### TO DO
1. Answer these questions from the jive dancing text:
(a) Around what year did American soldiers bring Lindy Hop/Jitterbug to Europe?
(b) What was the price of the classes, and for how many Tuesdays?
(c) From which Underground station did the journey begin?
2. Update the jive dancing text by giving everything from "American soldiers brought" down to "give way hahaa!", with "Tuesdays" replaced by "Thursdays".
3. Write what comes next in the jive dancing text, picking up from the point where it stops.

### SELECTED EXCERPT
=== Section Start ===

Many of its basic patterns are similar to these of the East Coast Swing with the major difference of highly syncopated rhythm of the Triple Steps (Chasses), which use straight eighths in ECS and hard swing in Jive. To the players of swing music in the 1930s and 1940s "Jive" was an expression denoting glib or foolish talk. Or derived from the earlier generics for Giouba of the African dance Juba dance verbal tradition.
American soldiers brought Lindy Hop/Jitterbug to Europe around 1942, where this dance swiftly found a following among the young. In the United States the term Swing became the most common word used to describe the dance. In the UK variations in technique led to styles such as Boogie-Woogie and Swing Boogie, with "Jive" gradually emerging as the generic term." (Wikipedia).
At only £35 for three consecutive Tuesdays, I'd get one & a half hours of nothing but pure '50s energy & atmosphere. That sounded like the perfect combination for me, so after exchanging a few emails, I was booked-in to start a skill that I know would well & truly pay-off at every dance event I will ever go to! FOREVER! Well, until I'm too old to move & my knees give way hahaa!
Jive dancing!
Hoards of grey, seemingly generic looking, business-suit cladded men fumbling loudly through their fresh-smelling copies of the Evening Standard. Groups of expressionate & excited tourists bumping into everything as they attempt to squeeze their colourful rucksacks onto the already uncomfortably over-crowded train. The odd, tired student, ipod on, eyes closed, leaning against the train doors, or slumped into to their seat, seemingly unaware of which stop is theirs or not, sneaking in a much-needed nap after a day of lectures. All this pushed & shoved onto the rush hour Northern Line...

I embarked on my journey from my local; Camden Town Underground Station. I made sure I left with ample time ahead of me, knowing that the cruel mistress that is the London underground
planned a far from a pleasant journey for me. As I waited impatiently, tapping my toes on the platform, I imagined that I was a dame from one of those old, dreamy, black & white movies I admire so much; eagerly awaiting the steam train as is huffed & puffed its way towards me... White hanky on the ready! All of a sudden, I felt my thoughts drift to another scenario I preferred more than that; "Platform 9 & 3/4 ready for boarding the Hogwarts Express..." Those of you who are avid fans of Harry Potter like myself will know what I'm talking about. Wishing I was wheeling my cat or owl familiar, along with my trunk, my train of thought, if you pardon the pun, was derailed by a rather unexpected flash of your standard, London underground train, bodies blended as one in a dull array of mixed colour, faces melted & ghostly by the speed of the train. I glimpsed the board displaying the train times in its usual, dim yellow hue. Everything the same as always, but not my journey. This time, my destination was very different. This time my destination was the past!

=== Section End ===

### SUPPLIED MATERIAL
=== Section Start ===

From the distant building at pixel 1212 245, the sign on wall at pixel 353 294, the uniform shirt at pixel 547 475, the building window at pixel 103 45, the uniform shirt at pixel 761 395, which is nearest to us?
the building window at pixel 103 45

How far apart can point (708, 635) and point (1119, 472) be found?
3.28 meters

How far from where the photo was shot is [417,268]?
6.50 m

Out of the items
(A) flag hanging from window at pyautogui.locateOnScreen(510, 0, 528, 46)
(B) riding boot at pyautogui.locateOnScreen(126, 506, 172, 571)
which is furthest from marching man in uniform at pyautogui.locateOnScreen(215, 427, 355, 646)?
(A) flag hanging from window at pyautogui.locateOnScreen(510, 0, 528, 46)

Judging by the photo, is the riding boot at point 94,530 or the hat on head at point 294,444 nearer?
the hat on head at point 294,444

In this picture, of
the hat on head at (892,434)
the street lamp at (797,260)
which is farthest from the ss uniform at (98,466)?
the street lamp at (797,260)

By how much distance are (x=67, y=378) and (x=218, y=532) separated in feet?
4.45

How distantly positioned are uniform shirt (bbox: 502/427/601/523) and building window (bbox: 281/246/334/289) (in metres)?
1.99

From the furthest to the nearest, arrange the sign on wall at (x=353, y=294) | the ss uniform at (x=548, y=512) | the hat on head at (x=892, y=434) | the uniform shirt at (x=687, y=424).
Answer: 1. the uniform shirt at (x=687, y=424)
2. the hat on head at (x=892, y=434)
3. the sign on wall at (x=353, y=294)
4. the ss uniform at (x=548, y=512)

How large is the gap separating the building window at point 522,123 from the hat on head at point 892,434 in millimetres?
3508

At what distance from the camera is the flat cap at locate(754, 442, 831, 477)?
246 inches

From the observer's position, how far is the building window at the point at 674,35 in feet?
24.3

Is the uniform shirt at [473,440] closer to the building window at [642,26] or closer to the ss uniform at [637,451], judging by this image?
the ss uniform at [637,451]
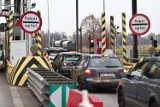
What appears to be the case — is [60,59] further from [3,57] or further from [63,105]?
[63,105]

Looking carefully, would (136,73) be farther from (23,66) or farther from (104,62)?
(23,66)

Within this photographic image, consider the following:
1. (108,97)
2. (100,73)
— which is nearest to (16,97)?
(108,97)

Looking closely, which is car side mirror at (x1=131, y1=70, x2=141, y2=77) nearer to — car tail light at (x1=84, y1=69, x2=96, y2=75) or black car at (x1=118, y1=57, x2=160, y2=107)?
black car at (x1=118, y1=57, x2=160, y2=107)

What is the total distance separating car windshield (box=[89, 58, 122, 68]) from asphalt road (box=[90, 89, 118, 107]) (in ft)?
3.27

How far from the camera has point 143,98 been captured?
8.83 m

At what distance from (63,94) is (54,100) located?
319 mm

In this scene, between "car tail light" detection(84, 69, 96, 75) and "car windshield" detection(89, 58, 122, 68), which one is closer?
"car tail light" detection(84, 69, 96, 75)

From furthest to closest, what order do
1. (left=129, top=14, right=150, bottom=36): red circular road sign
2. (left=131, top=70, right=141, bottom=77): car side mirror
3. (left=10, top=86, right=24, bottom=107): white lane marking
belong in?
(left=129, top=14, right=150, bottom=36): red circular road sign
(left=10, top=86, right=24, bottom=107): white lane marking
(left=131, top=70, right=141, bottom=77): car side mirror

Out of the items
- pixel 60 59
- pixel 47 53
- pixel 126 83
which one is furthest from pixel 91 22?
pixel 126 83

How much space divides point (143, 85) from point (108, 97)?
18.6ft

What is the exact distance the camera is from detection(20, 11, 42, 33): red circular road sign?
55.4 feet

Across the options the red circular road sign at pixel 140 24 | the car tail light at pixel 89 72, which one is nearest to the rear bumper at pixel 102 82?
the car tail light at pixel 89 72

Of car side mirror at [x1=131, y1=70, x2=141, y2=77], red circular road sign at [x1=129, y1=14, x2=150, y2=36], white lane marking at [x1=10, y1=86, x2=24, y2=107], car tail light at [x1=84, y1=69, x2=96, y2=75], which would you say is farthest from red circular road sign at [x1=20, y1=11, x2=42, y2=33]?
car side mirror at [x1=131, y1=70, x2=141, y2=77]

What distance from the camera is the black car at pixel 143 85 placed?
8.20 m
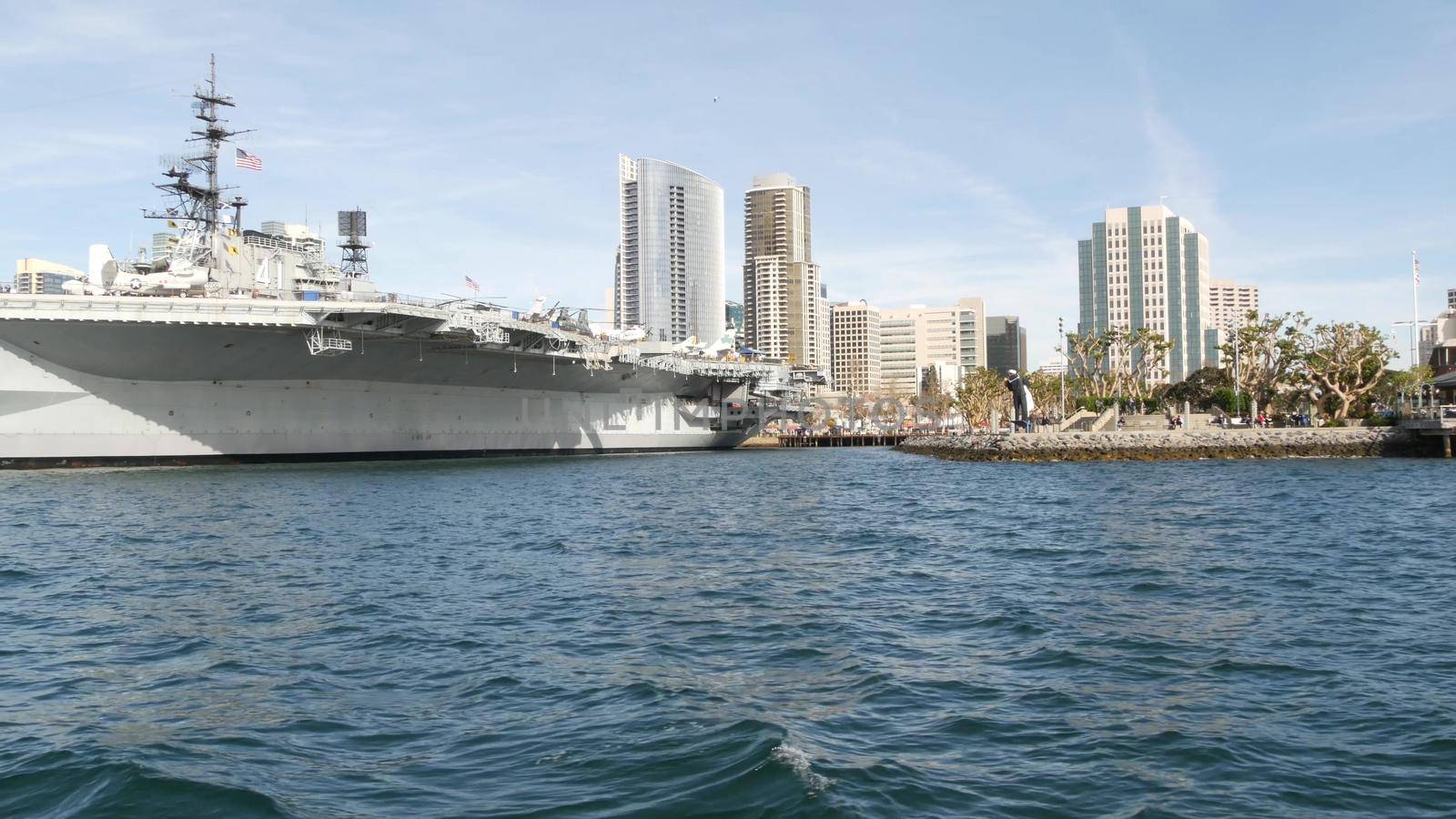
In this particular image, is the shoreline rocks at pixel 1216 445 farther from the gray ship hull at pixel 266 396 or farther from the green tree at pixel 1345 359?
the gray ship hull at pixel 266 396

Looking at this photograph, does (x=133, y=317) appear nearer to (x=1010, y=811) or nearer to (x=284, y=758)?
(x=284, y=758)

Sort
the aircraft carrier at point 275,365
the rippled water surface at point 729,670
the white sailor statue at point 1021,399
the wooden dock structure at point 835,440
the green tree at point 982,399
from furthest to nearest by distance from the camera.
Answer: the green tree at point 982,399, the wooden dock structure at point 835,440, the white sailor statue at point 1021,399, the aircraft carrier at point 275,365, the rippled water surface at point 729,670

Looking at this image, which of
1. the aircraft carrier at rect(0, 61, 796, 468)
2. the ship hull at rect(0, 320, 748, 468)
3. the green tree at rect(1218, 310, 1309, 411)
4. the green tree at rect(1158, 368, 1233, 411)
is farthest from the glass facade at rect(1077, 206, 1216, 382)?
the ship hull at rect(0, 320, 748, 468)

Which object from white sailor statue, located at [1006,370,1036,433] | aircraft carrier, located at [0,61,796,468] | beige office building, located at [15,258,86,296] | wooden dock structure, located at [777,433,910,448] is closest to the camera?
aircraft carrier, located at [0,61,796,468]

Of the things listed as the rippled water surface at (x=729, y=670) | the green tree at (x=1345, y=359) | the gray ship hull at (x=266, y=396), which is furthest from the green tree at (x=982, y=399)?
the rippled water surface at (x=729, y=670)

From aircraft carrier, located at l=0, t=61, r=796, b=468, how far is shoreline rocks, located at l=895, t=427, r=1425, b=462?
20.7 metres

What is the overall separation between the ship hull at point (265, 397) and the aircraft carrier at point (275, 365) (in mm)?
78

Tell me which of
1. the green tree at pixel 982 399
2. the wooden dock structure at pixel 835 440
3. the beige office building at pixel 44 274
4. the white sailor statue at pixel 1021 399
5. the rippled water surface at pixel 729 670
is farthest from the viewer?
the green tree at pixel 982 399

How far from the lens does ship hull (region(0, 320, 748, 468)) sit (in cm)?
3962

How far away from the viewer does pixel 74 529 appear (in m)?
21.6

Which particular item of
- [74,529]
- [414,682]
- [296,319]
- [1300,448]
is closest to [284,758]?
[414,682]

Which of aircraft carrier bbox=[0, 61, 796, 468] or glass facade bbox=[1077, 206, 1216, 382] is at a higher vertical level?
glass facade bbox=[1077, 206, 1216, 382]

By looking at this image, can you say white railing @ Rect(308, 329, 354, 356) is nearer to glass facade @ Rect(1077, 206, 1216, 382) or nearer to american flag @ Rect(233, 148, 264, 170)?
american flag @ Rect(233, 148, 264, 170)

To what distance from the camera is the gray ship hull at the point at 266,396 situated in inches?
1556
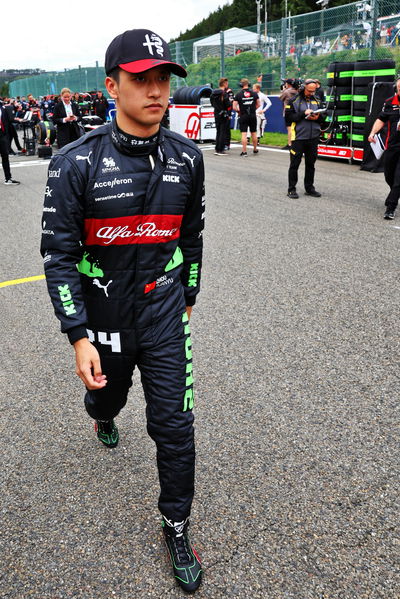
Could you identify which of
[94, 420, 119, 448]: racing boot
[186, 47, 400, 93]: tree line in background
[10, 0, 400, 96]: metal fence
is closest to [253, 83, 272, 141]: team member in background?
[186, 47, 400, 93]: tree line in background

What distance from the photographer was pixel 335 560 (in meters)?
2.19

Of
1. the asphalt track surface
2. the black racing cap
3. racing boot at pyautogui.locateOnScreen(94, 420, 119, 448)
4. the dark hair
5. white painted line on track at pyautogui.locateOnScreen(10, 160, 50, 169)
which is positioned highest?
the black racing cap

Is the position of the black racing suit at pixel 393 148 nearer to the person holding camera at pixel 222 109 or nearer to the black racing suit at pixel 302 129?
the black racing suit at pixel 302 129

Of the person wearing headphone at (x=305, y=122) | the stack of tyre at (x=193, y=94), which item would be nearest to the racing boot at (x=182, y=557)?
the person wearing headphone at (x=305, y=122)

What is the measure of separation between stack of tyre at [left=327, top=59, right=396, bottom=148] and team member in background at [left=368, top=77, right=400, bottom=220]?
14.6 ft

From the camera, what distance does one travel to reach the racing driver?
1939 mm

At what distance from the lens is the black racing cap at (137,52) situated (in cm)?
187

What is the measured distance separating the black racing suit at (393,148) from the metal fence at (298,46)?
753 cm

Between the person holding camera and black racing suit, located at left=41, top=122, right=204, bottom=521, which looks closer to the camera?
black racing suit, located at left=41, top=122, right=204, bottom=521

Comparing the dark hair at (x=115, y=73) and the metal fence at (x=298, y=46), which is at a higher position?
the metal fence at (x=298, y=46)

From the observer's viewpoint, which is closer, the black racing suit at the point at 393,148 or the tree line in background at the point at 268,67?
the black racing suit at the point at 393,148

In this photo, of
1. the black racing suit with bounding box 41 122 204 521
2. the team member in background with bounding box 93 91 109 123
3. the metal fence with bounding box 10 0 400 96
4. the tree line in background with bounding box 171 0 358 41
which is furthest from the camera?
the tree line in background with bounding box 171 0 358 41

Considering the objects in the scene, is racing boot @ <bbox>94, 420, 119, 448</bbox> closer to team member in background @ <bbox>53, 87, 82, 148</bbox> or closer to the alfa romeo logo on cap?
the alfa romeo logo on cap

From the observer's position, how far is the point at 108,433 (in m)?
2.92
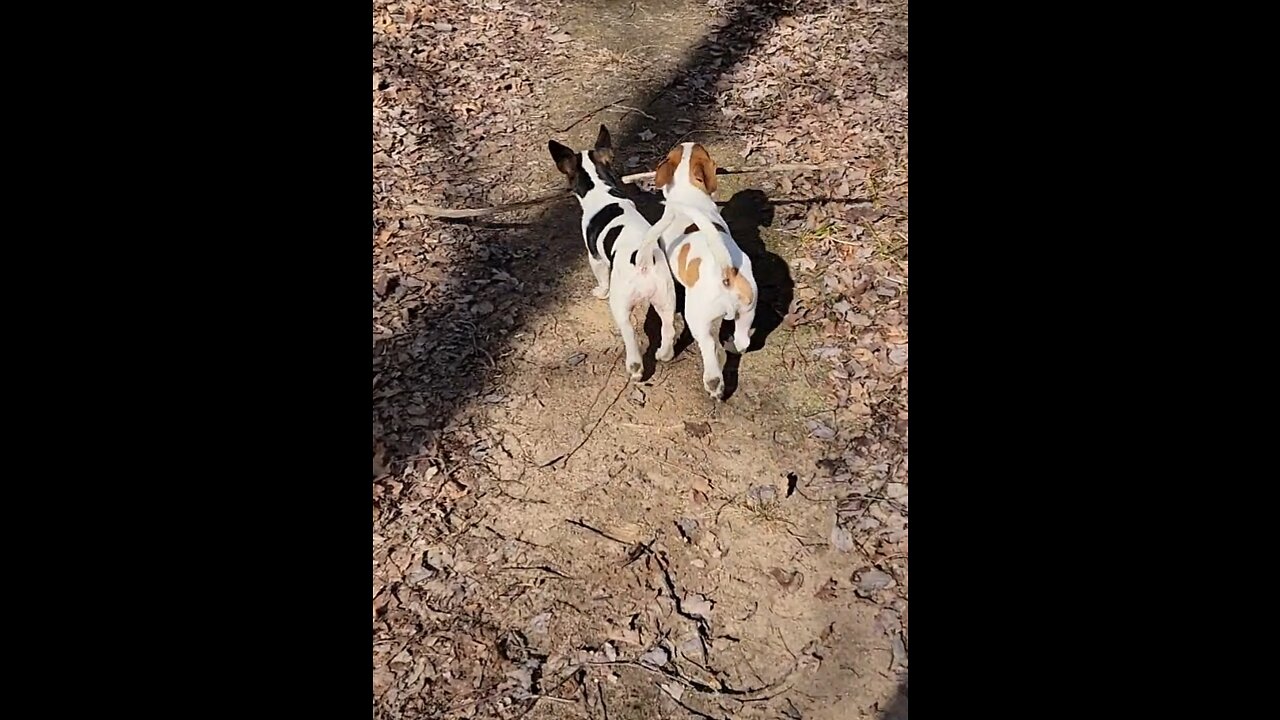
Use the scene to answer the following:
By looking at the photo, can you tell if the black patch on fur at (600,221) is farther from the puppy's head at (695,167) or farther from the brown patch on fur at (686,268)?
the brown patch on fur at (686,268)

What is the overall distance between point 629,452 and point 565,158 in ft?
5.63

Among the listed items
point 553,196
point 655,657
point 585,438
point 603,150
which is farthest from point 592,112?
point 655,657

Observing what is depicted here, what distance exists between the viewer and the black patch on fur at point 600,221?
198 inches

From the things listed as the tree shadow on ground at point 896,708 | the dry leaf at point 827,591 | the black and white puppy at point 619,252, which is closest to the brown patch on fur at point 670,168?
the black and white puppy at point 619,252

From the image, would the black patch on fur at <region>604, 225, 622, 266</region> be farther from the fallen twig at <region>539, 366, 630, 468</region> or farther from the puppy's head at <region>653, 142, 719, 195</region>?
the fallen twig at <region>539, 366, 630, 468</region>

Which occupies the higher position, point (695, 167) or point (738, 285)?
point (695, 167)

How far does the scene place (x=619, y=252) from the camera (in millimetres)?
4691

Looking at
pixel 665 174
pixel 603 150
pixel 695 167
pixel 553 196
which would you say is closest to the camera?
pixel 695 167

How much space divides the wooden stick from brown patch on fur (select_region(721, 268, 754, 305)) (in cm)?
230

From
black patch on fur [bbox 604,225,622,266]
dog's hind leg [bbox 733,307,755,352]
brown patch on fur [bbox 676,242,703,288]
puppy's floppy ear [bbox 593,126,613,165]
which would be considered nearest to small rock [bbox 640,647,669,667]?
dog's hind leg [bbox 733,307,755,352]

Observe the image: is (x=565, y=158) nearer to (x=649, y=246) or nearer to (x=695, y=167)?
(x=695, y=167)

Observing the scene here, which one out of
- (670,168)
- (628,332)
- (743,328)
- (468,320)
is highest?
(670,168)

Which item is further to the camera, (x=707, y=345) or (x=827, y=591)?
(x=707, y=345)
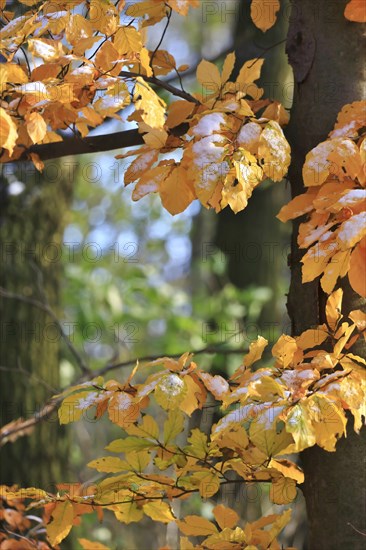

=== Section End ===

### RESPONSES BY ITEM NUMBER
1.
(a) Around 1942.
(b) £35 for three consecutive Tuesdays.
(c) Camden Town Underground Station.

2.
American soldiers brought Lindy Hop/Jitterbug to Europe around 1942, where this dance swiftly found a following among the young. In the United States the term Swing became the most common word used to describe the dance. In the UK variations in technique led to styles such as Boogie-Woogie and Swing Boogie, with "Jive" gradually emerging as the generic term." (Wikipedia).
At only £35 for three consecutive Thursdays, I'd get one & a half hours of nothing but pure '50s energy & atmosphere. That sounded like the perfect combination for me, so after exchanging a few emails, I was booked-in to start a skill that I know would well & truly pay-off at every dance event I will ever go to! FOREVER! Well, until I'm too old to move & my knees give way hahaa!

3.
The platform was pilling-up with the unsuspecting sardines, ready for the tin that will be their guide home. I took a deep breath & prepared my energy fields for their unwanted invasion of sweaty armpits, loud chews & bad breaths. I edged my way through, looking for an opening. Being a mere 5ft 1" & a bit, I don't expect to be seen by many. I'm usually stepped on or near suffocated, but this time I managed to use my size to my advantage & squeezed through a little opening, trotting onto the carriage with a little more space & surprisingly enough, a seat?! I made sure no elderly, children, or pregnant were waiting for a seat before I took my destined place. It was at this moment I realised random people staring at me. This displeased me greatly. I don't like eyes on me, especially on a train! Don't people realise that's really creepy? You will look like a stalker, or a purve, so really, it's never a good thing! I glimpsed a flash of my reflection against the blacked-out backdrop of the speeding train, checking myself for marks on my face, or a unicorn horn perhaps, judging the looks I was getting by one woman. I felt like Gary Sparrow from 'Goodnight Sweetheart' stepping out of the war-torn, Blitz-abused East End of London, back into the 1990s, forgetting to change back into his current attire... Ah, of course. It made more sense to me now, as I sat their in my faux-fur lined cape coat, tropical silk flowers adorning my styled & coiffed hair. I was in retro Tiki-mode for my 1950s 'Jive' & 'Rock N Roll' dance class. I guess it's far more acceptable these days & that you go unnoticed by wearing your trousers round your thighs with your child-size boxers on show than it is to dress from the past? Each to their own I suppose...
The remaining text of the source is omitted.